As for Michael, whose speed and quickness set him apart, there's still a bit of work to be done on the little things. When some backs come into the NFL, they don't initially understand that there's a patience to what they must do -- they can't outrun their blocks, or everything falls apart. The Vikings' coaching staff had to drill that into Adrian Peterson after the team selected Peterson with the seventh overall pick in 2007. Not that Michael is on Peterson's level -- or ever will be -- but it's a fairly common issue.
"Yeah -- slow it down," Smith told me when I brought up the Peterson conundrum. "Because we're a zone-running team, and that's what happens right there. He has to learn the pace he has to run in order to be effective, and he's doing it. He's had some really nice runs out there today that show he's getting the pace. This time last year? He'd be cutting back into where he's not supposed to go, This year, he's staying patient, pressing the hole and doing a nice job."

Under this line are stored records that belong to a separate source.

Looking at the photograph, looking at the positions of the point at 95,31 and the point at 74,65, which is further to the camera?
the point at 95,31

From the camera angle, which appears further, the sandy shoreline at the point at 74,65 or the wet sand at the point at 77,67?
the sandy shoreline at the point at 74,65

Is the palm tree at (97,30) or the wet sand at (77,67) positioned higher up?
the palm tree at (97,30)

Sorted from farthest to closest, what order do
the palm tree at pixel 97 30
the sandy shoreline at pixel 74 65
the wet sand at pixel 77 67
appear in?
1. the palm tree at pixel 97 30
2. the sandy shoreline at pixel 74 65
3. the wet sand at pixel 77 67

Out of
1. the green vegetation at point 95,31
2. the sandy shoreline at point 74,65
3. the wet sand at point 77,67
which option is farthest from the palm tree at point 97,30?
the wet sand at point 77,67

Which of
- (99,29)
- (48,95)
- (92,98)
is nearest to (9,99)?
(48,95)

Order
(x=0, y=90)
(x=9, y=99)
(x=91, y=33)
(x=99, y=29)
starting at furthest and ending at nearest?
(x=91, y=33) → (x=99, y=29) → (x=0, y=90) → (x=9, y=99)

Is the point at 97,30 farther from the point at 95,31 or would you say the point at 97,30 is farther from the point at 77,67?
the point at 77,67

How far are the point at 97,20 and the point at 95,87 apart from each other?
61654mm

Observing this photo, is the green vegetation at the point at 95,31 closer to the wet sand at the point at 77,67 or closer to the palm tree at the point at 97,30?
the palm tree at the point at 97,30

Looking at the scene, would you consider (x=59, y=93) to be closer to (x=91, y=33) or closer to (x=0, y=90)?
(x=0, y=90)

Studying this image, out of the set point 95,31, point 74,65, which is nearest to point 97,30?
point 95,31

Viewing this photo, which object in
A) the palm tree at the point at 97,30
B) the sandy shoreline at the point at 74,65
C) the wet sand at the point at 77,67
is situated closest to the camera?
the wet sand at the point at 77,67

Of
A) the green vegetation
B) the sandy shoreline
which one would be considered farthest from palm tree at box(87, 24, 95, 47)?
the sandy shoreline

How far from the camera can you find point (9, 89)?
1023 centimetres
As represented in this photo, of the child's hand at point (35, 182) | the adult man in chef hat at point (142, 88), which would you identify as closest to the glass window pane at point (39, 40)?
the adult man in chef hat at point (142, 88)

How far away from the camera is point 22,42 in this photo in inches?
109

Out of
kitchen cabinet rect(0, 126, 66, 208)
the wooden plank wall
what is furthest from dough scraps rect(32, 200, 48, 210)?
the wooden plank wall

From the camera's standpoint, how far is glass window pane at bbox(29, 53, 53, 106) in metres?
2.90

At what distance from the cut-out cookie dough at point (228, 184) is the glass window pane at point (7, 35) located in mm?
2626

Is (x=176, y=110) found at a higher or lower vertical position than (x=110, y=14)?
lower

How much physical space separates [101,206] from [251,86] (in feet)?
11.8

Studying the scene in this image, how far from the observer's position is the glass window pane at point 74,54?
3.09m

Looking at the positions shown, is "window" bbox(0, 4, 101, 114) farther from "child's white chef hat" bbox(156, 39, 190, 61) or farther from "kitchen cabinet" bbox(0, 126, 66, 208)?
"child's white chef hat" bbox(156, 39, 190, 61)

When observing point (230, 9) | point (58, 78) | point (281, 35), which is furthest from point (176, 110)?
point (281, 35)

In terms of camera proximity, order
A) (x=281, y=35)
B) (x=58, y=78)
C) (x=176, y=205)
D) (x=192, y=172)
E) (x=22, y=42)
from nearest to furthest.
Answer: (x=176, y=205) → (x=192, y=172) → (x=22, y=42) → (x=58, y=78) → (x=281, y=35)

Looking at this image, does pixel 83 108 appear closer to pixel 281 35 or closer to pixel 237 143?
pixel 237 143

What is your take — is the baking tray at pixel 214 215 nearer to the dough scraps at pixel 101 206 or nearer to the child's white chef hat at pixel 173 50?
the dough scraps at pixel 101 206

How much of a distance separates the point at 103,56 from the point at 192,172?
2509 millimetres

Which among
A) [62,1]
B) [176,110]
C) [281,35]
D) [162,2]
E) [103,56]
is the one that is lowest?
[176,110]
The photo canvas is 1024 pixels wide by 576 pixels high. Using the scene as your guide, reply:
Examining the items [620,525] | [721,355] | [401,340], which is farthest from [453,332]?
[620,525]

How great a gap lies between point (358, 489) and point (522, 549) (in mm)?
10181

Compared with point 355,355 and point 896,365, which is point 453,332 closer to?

"They're real nice," Smith said of his current one-two punch. "They're real nice. And when we get our other guy back in here, we've got a 'three-punch.' We've got three guys who can do it. We've got Spencer Ware in here, too. We're excited and confident about what we're going to do. We have to deal with it like, what if he got hurt? We're not in a panic, and our fans shouldn't be in a panic. We're not just about one player; we're about the team. Marshawn is a big part of what we do, but not the only part. We've got defense, we've got Russell, we've got players. And our runners will do a good job.
"It's 'Next Man Up.' That's our theory, no matter what position it is. Who's the next man? And in this situation, Turbs and Christian are… 'Hey, you're up. Let's go.' They want their teammates to believe that they can win with them. They want their teammates to know that if Marshawn did get hurt, 'we can still win with us.'"
As implausible as it sounds, those who know Lynch will tell you this isn't about money -- the star back has turned down several million dollars in endorsements over the last few years. The only paid voice work he's done of note in recent times is for a Seattle-area plumbing company. This is about that rarer currency -- respect. Lynch has seen other backs get paid in line with their contributions, and receive lucrative extensions when it's called for (Kansas City's Jamaal Charles got one of his own recently), and he's not unreasonable if he believes that he's as instrumental as anyone in Seattle's four-year climb under Carroll and Schneider. Problem is, running backs fade away quickly, and it's the team's job to manage the cap in the ways they see fit.
Paying Lynch into his thirties, or guaranteeing him more money before he hits that side of the age curve? That's why the Seahawks drafted Turbin and Michael in the first place.
Things change in the NFL, and nobody's immune from that reality.